Import and Export 'SPSS', 'Stata' and 'SAS' Files

Import foreign statistical formats into R via the embedded 'ReadStat' C library ( https://github.com/WizardMac/ReadStat).


Haven allows you to load foreign data formats (SAS, SPSS and Stata) in to R by wrapping the fantastic ReadStat C library written by Evan Miller. Haven offers similar functionality to the base foreign package but:

  • It reads SPSS files (.dta and .por), reads Stata 13 and 14 files (foreign only works up to Stata 12), and SAS's proprietary binary format (SAS7BDAT + SAS7BCAT). It does not support many of the now more exotic formats supported by foreign.

  • Can also write SPSS, Stata, and SAS files.

  • Date times are converted to corresponding R classes and labelled vectors are returned as a new labelled class. You can easily coerce to factors or replace labelled values with missings as appropriate. All functions return tibbles.

  • Uses underscores instead of dots ;)

Haven is still a work in progress so please file an issue if it fails to correctly load a file that you're interested in.

# Install the released version from CRAN:
install.packages("haven")
 
# Install the cutting edge development version from GitHub:
# install.packages("devtools")
devtools::install_github("hadley/haven")
  • SAS: read_sas("path/to/file")
  • SPSS: read_sav("path/to/file")
  • Stata: read_dta("path/to/file")

News

haven 1.0.0

  • The ReadStat library is stored in a subdirectory of src (#209, @krlmlr).

  • Import tibble so that tibbles are printed consistently (#154, @krlmlr).

  • Update to latest ReadStat (#65). Includes:

    • Support for binary (aka Ross) compression for SAS (#31).
    • Support extended ASCII encoding for Stata (#71).
    • Support for Stata 14 files (#75, #212).
    • Support for SPSS value labels with more than 8 characters (#157).
    • More likely to get an error when attempting to create an invalid output file (#171).
  • Added support for reading and writing variable formats. Similarly to to variable labels, formats are stored as an attribute on the vector. Use zap_formats() if you want to remove these attributes. (@gorcha, #119, #123).

  • Added support for reading file "label" and "notes". These are not currently printed, but are stored in the attributes if you need to access them (#186).
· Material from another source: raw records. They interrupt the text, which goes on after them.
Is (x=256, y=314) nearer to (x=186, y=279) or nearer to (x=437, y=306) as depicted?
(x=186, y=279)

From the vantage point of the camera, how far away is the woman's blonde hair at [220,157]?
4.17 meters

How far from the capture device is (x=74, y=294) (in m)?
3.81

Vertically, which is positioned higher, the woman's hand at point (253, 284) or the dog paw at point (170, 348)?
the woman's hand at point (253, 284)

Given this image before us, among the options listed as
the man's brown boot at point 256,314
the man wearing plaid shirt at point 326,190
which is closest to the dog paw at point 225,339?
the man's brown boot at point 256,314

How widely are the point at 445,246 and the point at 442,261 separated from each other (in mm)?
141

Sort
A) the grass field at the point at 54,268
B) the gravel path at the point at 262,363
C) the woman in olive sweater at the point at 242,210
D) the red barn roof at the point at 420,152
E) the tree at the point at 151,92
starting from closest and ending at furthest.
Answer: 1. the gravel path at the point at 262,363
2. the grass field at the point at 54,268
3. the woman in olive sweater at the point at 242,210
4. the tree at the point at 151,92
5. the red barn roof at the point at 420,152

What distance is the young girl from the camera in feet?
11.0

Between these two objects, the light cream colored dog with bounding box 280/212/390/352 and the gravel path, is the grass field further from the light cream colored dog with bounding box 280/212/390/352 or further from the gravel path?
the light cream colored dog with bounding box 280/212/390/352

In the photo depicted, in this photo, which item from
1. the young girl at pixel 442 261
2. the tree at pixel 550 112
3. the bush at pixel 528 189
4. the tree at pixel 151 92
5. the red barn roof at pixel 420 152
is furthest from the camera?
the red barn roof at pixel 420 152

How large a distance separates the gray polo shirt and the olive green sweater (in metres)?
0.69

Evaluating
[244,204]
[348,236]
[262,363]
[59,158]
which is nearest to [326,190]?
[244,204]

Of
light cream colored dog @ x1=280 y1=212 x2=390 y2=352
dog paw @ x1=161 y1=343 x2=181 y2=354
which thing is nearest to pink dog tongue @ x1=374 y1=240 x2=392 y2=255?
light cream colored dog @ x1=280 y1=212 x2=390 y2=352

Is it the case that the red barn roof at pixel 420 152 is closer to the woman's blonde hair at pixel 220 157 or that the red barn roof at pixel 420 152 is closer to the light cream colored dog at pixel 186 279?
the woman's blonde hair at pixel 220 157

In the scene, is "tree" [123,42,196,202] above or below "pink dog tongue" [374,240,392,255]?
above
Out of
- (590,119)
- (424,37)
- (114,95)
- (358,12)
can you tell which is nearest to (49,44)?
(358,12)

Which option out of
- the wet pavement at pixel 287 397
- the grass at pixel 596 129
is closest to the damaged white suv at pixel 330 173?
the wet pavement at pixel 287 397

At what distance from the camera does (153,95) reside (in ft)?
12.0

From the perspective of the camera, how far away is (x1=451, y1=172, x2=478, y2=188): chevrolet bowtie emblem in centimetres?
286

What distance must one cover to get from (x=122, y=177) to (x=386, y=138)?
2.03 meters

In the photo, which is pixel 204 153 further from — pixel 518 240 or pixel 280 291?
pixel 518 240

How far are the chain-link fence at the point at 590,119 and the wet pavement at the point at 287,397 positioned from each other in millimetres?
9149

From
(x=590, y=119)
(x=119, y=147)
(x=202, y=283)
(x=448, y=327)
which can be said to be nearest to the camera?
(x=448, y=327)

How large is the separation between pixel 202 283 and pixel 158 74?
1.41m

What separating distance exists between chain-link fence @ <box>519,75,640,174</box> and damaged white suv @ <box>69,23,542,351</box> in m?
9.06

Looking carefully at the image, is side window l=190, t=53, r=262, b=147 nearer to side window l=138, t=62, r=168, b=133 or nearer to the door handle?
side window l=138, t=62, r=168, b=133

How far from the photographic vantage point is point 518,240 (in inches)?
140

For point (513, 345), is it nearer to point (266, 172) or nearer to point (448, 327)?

  • Added support for "tagged" missing values (in Stata these are called "extended" and in SAS these are called "special") which carry an extra byte of information: a character label from "a" to "z". The downside of this change is that all integer columns are now converted to doubles, to support the encoding of the tag in the payload of a NaN.
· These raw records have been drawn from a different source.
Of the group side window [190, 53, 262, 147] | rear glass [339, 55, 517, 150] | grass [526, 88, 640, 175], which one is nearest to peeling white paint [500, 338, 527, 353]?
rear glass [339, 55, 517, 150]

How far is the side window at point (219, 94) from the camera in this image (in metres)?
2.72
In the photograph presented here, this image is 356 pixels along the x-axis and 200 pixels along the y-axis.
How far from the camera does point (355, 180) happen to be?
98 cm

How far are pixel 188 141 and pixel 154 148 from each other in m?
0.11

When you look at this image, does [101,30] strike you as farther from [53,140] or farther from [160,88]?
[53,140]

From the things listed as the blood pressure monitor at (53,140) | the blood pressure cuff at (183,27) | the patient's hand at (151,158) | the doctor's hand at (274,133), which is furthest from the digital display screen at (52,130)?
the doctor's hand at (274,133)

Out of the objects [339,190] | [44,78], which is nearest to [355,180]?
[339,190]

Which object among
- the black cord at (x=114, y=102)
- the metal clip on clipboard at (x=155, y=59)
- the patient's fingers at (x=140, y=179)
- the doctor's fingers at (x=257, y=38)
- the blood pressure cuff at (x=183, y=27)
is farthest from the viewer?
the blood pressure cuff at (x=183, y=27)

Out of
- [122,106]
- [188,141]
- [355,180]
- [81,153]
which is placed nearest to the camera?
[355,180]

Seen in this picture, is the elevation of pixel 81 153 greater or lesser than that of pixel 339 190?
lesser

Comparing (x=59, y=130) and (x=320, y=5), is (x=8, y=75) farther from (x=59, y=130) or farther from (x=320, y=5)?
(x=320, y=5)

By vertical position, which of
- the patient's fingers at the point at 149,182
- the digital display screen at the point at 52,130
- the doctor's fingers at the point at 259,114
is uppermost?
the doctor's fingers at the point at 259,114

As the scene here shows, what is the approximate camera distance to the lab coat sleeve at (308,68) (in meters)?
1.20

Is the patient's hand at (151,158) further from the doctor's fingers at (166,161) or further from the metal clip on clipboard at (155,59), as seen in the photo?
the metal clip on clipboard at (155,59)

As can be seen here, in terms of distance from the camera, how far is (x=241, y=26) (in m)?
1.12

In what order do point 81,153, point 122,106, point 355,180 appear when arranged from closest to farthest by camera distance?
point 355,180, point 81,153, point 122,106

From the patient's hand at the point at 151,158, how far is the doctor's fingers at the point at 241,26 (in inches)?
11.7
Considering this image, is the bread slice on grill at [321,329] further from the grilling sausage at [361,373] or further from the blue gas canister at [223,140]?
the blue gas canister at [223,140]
  • New labelled_spss() is a subclass of labelled() that can model user missing values from SPSS. These can either be a set of distinct values, or for numeric vectors, a range. zap_labels() strips labels, and replaces user-defined missing values with NA. New zap_missing() just replaces user-defined missing vlaues with NA.

    labelled_spss() is potentially dangerous to work with in R because base functions don't know about labelled_spss() functions so will return the wrong result in the presence of user-defined missing values. For this reason, they will only be created by read_spss() when user_na = TRUE (normally user-defined missings are converted to NA).

  • as_factor() no longer drops the label attribute (variable label) when used (#177, @itsdalmo).

  • Using as_factor() with levels = "default or levels = "both" preserves unused labels (implicit missing) when converting (#172, @itsdalmo). Labels (and the resulting factor levels) are always sorted by values.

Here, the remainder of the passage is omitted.